Stockholders’ Equity

Paid-In Capital

Capital Stock

Common stock, $5 par value, 750,000 shares

authorized; ______ shares issued and ______ outstanding ………….. $3,000,000

Additional paid-in capital

In excess of par value ……………………………………………………………….. 180,000

Total paid in capital ………………………………………………………………. 3,180,000

Retained Earnings ……………………………………………………………………………….. 500,000

Total paid-in capital and retained earnings ……………………………….. 3,680,000

Less: Treasury stock (20,000 shares) ………………………………………………….. 280,000

Total stockholders’ equity ………………………………………………………….. $3,400,000

Instructions

Complete the following statements and show your computations.

(a) The number of shares of common stock issued was ________________.

(b) The number of shares of common stock outstanding was ______________.

(c) The total sales price of the common stock when issued was ______________.

(d) How much did the treasury stock cost per share? $____________

(e) What was the average issue price of the common stock? $____________

2) On January 1, 2014, Browning Corporation had 75,000 shares of $1 par value common stock issued and outstanding. During the year, the following transactions occurred:

Mar. 1 Issued 90,000 shares of common stock for $675,000

June 1 Declared a cash dividend of $2.00 per share to stockholders of record on June 15

June 15 Determine which shareholders are eligible to receive a dividend

June 30 Paid the $2.00 cash dividend

Dec. 1 Purchased 5,000 shares of common stock for the treasury for $18 per share

Instructions

Prepare journal entries to record the above transactions. If no entry is required for a particular transaction, write down “No journal entry required”.

ACCOUNT NAME / (descriptions)

DEBIT

CREDIT

x/xx

Part 5: Statement of Cash Flows

1) Fill in the table:

Indicate if it is an increasing or decreasing transaction with a plus or minus sign.

Indicate if it is operating (O), financing (F) or investing activity (I). +/- O, F, I

Cash collection of accounts receivable

340,000

Cash collection of interest revenue

12,500

Cash collection of dividend revenue

10,500

Cash proceeds from sale of equipment

12,000

Cash proceeds from sale of common stock

52,000

Cash payment of dividends

2,500

Cash payment for inventory

120,630

Cash payment for expenses

61,650

Cash payment for wages

45,250

Cash payment for interest expense

925

Cash payment for purchase of equipment

25,250

Cash payment for repayment of debt

15,000

2) Use the information in the table above, prepare a Statement of Cash Flows using the direct method (list the transaction and the amount under each section.

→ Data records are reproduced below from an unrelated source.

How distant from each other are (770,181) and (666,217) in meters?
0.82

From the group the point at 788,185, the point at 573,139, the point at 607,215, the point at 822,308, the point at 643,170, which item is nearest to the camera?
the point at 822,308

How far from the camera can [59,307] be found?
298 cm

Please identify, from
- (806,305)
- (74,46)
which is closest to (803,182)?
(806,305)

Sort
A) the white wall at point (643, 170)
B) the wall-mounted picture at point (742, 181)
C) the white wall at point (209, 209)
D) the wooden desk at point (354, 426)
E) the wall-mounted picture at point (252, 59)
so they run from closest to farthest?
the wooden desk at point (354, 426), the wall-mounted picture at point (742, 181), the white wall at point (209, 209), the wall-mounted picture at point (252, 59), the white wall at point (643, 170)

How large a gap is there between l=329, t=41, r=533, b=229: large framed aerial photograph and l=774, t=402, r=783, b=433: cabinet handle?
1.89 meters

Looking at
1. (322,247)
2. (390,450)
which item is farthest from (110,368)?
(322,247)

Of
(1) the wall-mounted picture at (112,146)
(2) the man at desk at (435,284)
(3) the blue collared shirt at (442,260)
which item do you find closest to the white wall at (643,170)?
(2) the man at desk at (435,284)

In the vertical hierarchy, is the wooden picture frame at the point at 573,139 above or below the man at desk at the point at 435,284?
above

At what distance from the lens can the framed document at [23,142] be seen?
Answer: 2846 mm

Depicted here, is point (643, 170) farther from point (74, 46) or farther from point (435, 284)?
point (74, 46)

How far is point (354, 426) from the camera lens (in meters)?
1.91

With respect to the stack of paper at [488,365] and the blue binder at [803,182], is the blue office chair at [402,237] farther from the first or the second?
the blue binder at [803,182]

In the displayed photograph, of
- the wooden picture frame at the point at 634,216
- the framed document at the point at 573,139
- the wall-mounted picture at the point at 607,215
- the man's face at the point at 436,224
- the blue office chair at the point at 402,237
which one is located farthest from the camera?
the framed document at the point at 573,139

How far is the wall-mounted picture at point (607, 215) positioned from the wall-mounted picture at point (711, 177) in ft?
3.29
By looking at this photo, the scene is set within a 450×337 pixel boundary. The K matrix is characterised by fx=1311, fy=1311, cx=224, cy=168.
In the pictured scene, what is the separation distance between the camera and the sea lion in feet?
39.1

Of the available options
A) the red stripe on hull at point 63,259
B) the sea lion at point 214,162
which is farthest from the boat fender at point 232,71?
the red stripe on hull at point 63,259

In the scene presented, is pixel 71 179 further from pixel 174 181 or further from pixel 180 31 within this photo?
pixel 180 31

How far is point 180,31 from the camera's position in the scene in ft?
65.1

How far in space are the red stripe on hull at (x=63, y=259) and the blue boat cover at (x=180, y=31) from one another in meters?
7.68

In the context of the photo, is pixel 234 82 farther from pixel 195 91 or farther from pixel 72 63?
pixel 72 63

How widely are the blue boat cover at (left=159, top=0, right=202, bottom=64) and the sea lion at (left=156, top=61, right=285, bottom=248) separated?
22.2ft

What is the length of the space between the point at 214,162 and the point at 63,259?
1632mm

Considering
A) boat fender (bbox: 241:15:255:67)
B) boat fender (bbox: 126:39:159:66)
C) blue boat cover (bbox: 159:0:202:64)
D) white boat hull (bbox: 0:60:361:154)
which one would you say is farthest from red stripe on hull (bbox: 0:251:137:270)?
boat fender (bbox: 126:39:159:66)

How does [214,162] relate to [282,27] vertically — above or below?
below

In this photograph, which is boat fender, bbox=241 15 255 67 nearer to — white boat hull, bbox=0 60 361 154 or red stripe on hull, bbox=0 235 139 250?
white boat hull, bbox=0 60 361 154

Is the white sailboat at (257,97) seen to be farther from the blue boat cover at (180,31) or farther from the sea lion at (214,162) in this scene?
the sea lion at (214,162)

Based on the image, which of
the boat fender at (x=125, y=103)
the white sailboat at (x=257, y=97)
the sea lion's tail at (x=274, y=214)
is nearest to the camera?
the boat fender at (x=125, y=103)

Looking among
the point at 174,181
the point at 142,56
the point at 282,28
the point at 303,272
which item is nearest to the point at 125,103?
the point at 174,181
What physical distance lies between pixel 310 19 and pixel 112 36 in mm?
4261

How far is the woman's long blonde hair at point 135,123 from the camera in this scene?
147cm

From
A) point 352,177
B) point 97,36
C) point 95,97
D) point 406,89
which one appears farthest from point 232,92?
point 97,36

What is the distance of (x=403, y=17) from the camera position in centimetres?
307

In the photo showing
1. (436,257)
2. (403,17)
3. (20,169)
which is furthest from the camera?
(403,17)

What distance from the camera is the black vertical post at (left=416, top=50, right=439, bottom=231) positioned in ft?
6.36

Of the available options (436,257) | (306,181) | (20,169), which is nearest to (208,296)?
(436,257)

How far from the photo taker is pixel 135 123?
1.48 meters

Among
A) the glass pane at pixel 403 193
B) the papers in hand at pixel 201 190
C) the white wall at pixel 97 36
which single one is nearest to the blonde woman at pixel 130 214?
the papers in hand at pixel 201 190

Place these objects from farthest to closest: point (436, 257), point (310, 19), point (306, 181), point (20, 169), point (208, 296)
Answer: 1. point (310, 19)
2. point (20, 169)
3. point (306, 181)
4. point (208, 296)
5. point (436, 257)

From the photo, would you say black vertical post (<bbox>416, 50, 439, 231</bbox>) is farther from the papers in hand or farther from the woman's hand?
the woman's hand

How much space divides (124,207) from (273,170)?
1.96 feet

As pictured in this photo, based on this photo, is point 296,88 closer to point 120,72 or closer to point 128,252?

Be sure to indicate if it is increasing or decreasing (+ or -).).

Cash from operating Activity

Amount

Net cash ____________ by operating activity

(provided or used)

Cash from investing activity

Net cash ____________ by investing activity

(provided or used)

Cash from Financing Activity

Net cash ___________ by financing activity

(provided or used)

Net __________ in cash

(increase or decrease)

Cash at beginning of period

100,000

Cash at end of period

3) Calculate the Current Cash Debt Coverage Ratio and the Cash Debt Coverage Ratio for this company using the Statement of Cash Flows prepared above.

Additional information: the beginning balance of current liabilities is $70,000 and the ending balance of current liabilities is $67,000; the beginning balance of total liabilities is $520,000 and the ending balance of total liabilities is $620,000.